### TASK DETAILS
Copy these lines word for word, the stretch from the line containing "In the depicted" through the line containing "How far are".

### MATERIAL SUPPLIED
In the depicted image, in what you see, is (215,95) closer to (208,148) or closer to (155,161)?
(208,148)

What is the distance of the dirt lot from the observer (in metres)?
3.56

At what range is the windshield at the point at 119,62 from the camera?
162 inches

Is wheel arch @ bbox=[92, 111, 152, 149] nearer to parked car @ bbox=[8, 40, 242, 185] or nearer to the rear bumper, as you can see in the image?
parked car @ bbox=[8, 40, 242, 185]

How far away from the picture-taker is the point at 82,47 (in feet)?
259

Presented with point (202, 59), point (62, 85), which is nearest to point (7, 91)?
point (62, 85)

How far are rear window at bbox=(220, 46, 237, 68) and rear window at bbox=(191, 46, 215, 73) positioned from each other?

...

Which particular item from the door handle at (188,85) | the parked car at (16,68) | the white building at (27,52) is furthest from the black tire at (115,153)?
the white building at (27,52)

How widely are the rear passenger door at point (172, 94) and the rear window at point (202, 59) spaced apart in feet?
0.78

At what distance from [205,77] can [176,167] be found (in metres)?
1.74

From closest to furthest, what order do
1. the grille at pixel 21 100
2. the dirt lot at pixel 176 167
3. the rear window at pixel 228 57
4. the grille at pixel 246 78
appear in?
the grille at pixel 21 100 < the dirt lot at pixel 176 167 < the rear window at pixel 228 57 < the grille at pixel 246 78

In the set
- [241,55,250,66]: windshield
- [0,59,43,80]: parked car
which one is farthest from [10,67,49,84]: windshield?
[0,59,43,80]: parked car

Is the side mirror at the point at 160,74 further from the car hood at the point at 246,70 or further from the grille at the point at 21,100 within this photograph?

### WRITTEN SOLUTION
In the depicted image, in what you see, is (215,95) closer to (208,148) or closer to (155,161)?
(208,148)

What is the distance of the dirt lot from the observer (in metres)?
3.56

At what range is the windshield at the point at 119,62 from the camera?
162 inches

Is wheel arch @ bbox=[92, 111, 152, 149] nearer to parked car @ bbox=[8, 40, 242, 185] or nearer to the rear bumper, as you can see in the image?
parked car @ bbox=[8, 40, 242, 185]

How far away from the picture-taker is the point at 82,47 (in feet)?
259

Presented with point (202, 59), point (62, 85), which is nearest to point (7, 91)?
point (62, 85)

How far are rear window at bbox=(220, 46, 237, 68) and rear window at bbox=(191, 46, 215, 73) positioned from each other?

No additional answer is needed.